Assignment:
Could the data below please be reproduced word for word, without the pictures?

Brief descriptive captions:
------------------------------------------------------------

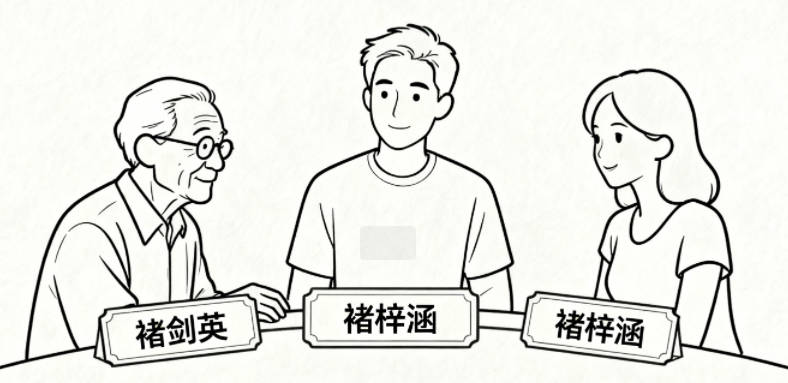 好聽又好記的褚姓女寶寶名字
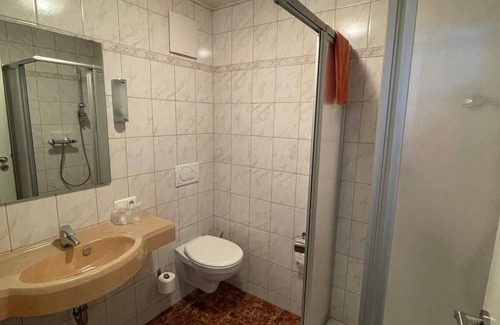 Rinchnach Apartment | Appartement mit 40qm Wohnfläche für 1 - 2 Personen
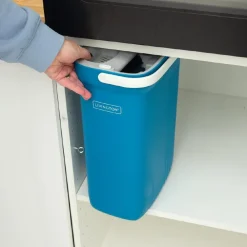 Livington Reinigung-HydroClean Frischwasser-Mopp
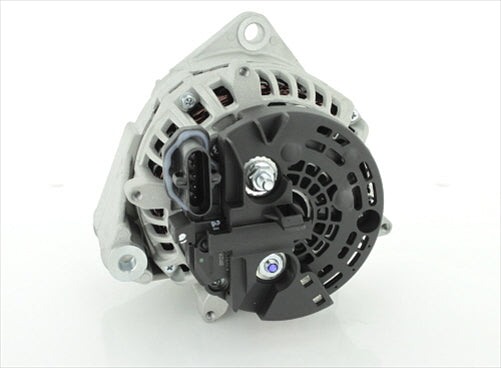 JAYLEC ALTERNATOR 24V 110A MERCEDES ACTROS 5 PIN REG PLUG AXOR ATEGO 65-1748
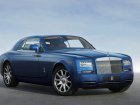 Rolls-Royce  Phantom Coupe (facelift 2012)  6.7 V12 (460 Hp) Automatic 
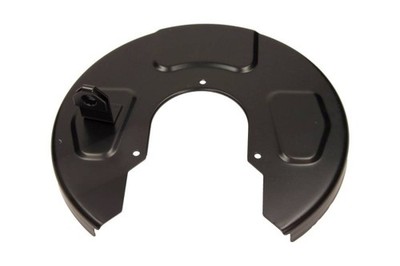 MAXGEAR 19-3275 Spritzblech, Bremsscheibe für FORD,SEAT,SKODA,VW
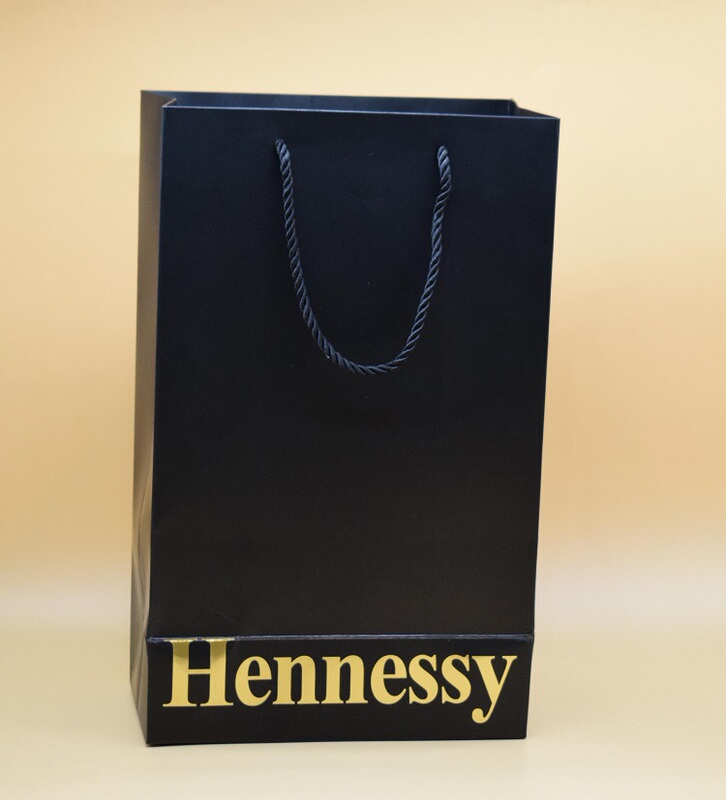Foreign Wine Bag Sylvia Gift Bag Handbag Gift Packaging Paper Bag Sylvia Poetry Gift Bag Vsopxo 5 Pack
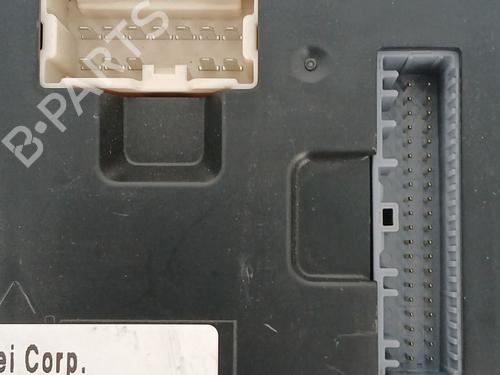 Control unit NISSAN MICRA V (K14) | BP39967297M11 - Image 6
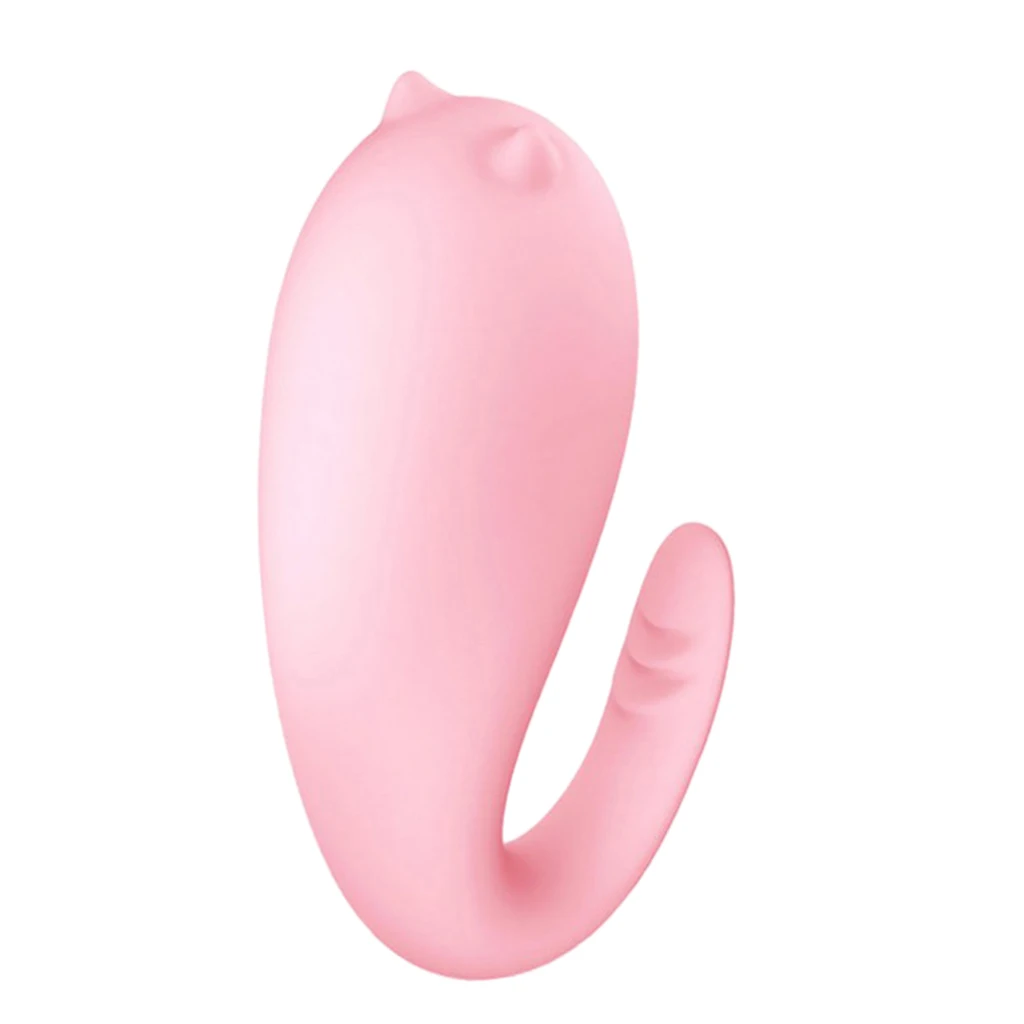 Invisible Panties Wearable Vibrator Wireless Vibrating Massager Smart Phone Controlled Vibrator Women Sex Toys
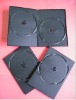 7MM BLACK DVD CASE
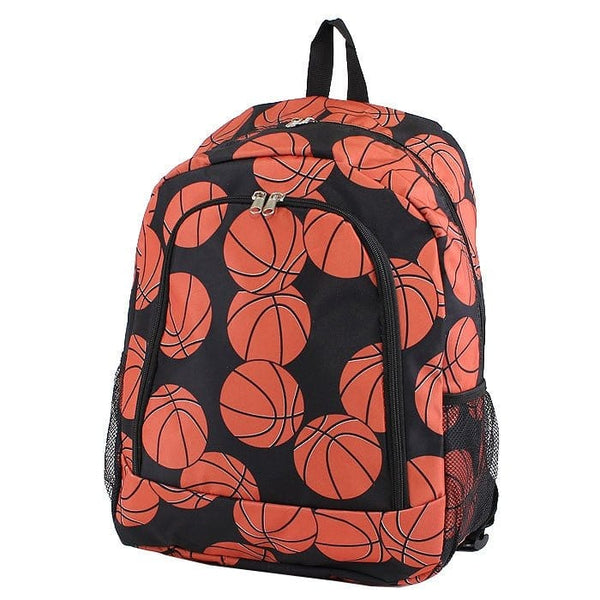NBN-32 Basketball Backpack - MiMi Wholesale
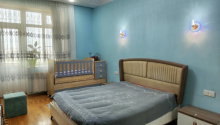 3 otaqlı Yeni tikili, Satış, Bakı, Binəqədi, Azadlıq pros.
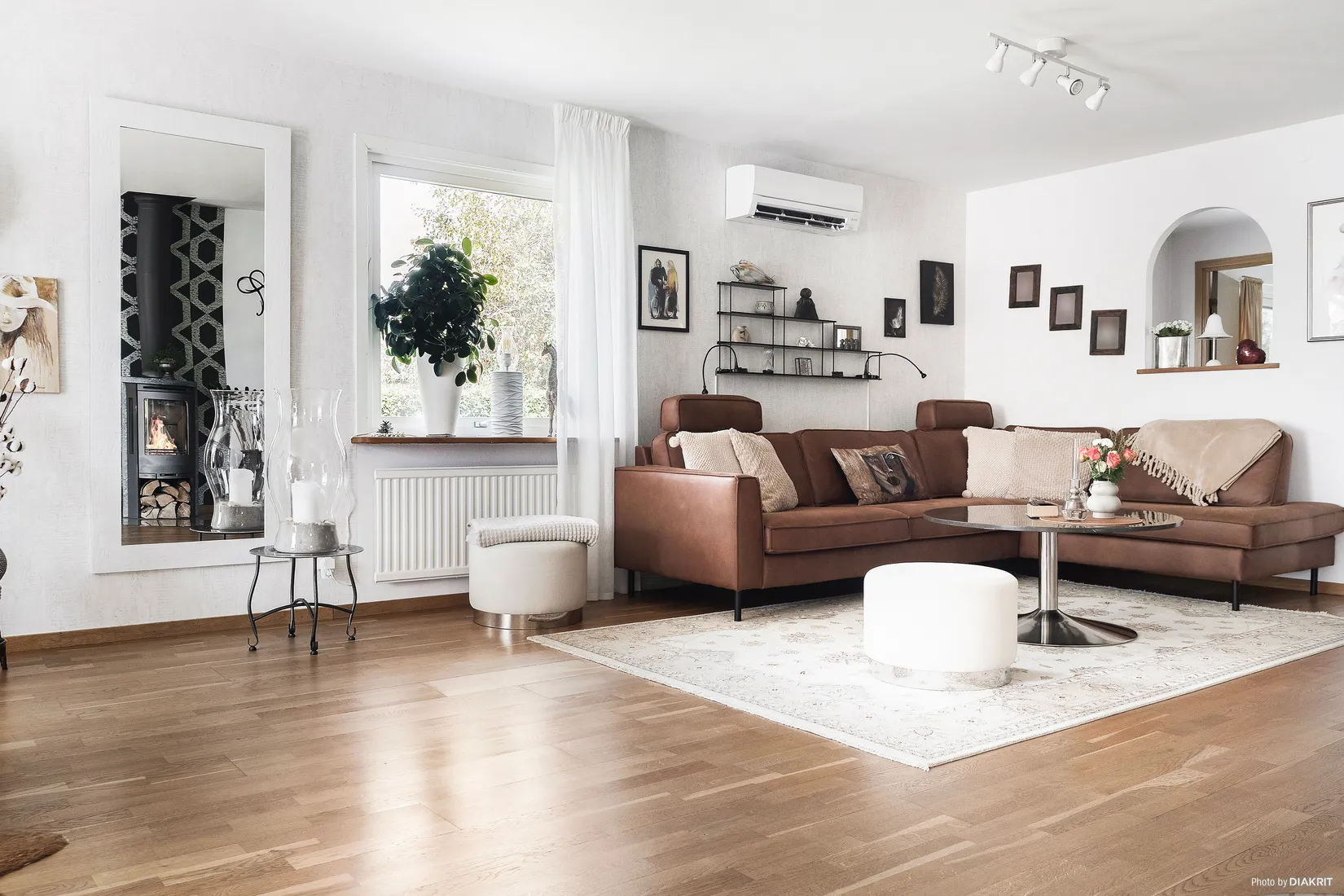 Villa, Dragongatan 11, Södervång, Svalöv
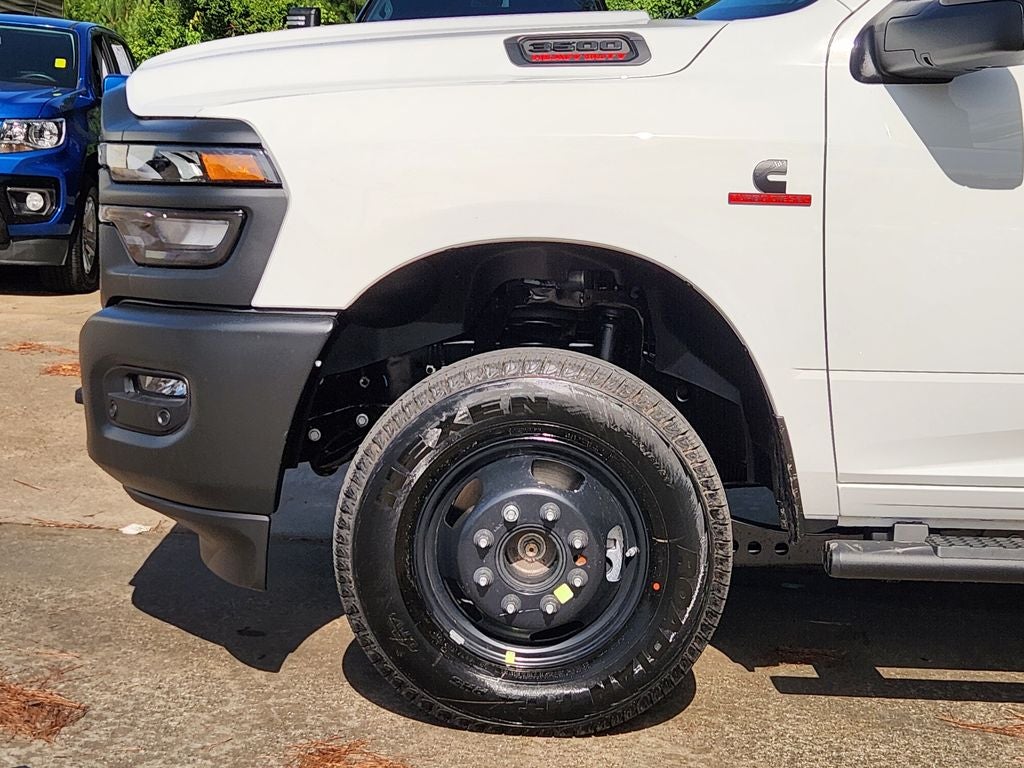 2026 RAM Ram 3500 Tradesman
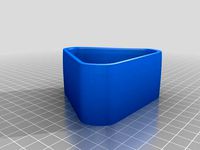Functional Minimalist Onigiri Maker by Shay4578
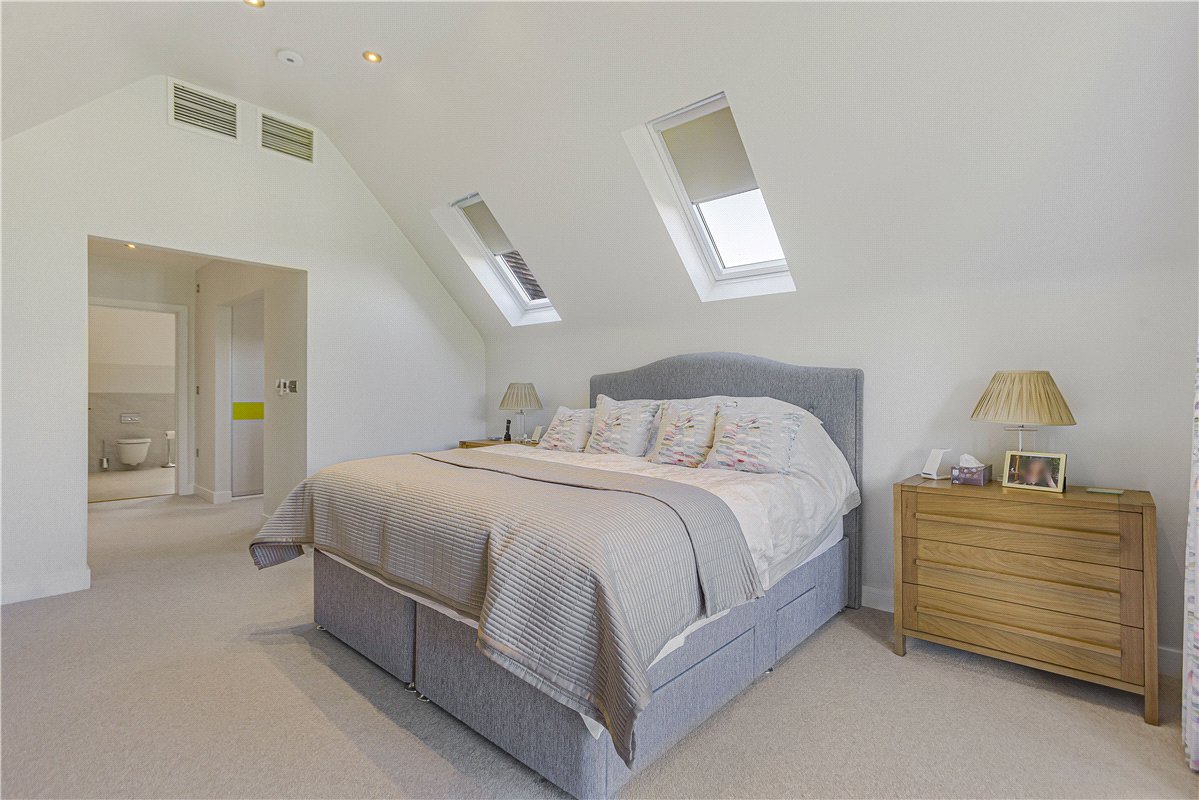 5 bedroom House, Beggars Lane, Longworth, OX13 - Available, Image 10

------------------------------------------------------------

Solved exercise:
 好聽又好記的褚姓女寶寶名字
 Rinchnach Apartment | Appartement mit 40qm Wohnfläche für 1 - 2 Personen
 Livington Reinigung-HydroClean Frischwasser-Mopp
 JAYLEC ALTERNATOR 24V 110A MERCEDES ACTROS 5 PIN REG PLUG AXOR ATEGO 65-1748
 Rolls-Royce  Phantom Coupe (facelift 2012)  6.7 V12 (460 Hp) Automatic 
 MAXGEAR 19-3275 Spritzblech, Bremsscheibe für FORD,SEAT,SKODA,VW
Foreign Wine Bag Sylvia Gift Bag Handbag Gift Packaging Paper Bag Sylvia Poetry Gift Bag Vsopxo 5 Pack
 Control unit NISSAN MICRA V (K14) | BP39967297M11 - Image 6
 Invisible Panties Wearable Vibrator Wireless Vibrating Massager Smart Phone Controlled Vibrator Women Sex Toys
 7MM BLACK DVD CASE
NBN-32 Basketball Backpack - MiMi Wholesale
 3 otaqlı Yeni tikili, Satış, Bakı, Binəqədi, Azadlıq pros.
 Villa, Dragongatan 11, Södervång, Svalöv
 2026 RAM Ram 3500 Tradesman
Functional Minimalist Onigiri Maker by Shay4578
 5 bedroom House, Beggars Lane, Longworth, OX13 - Available, Image 10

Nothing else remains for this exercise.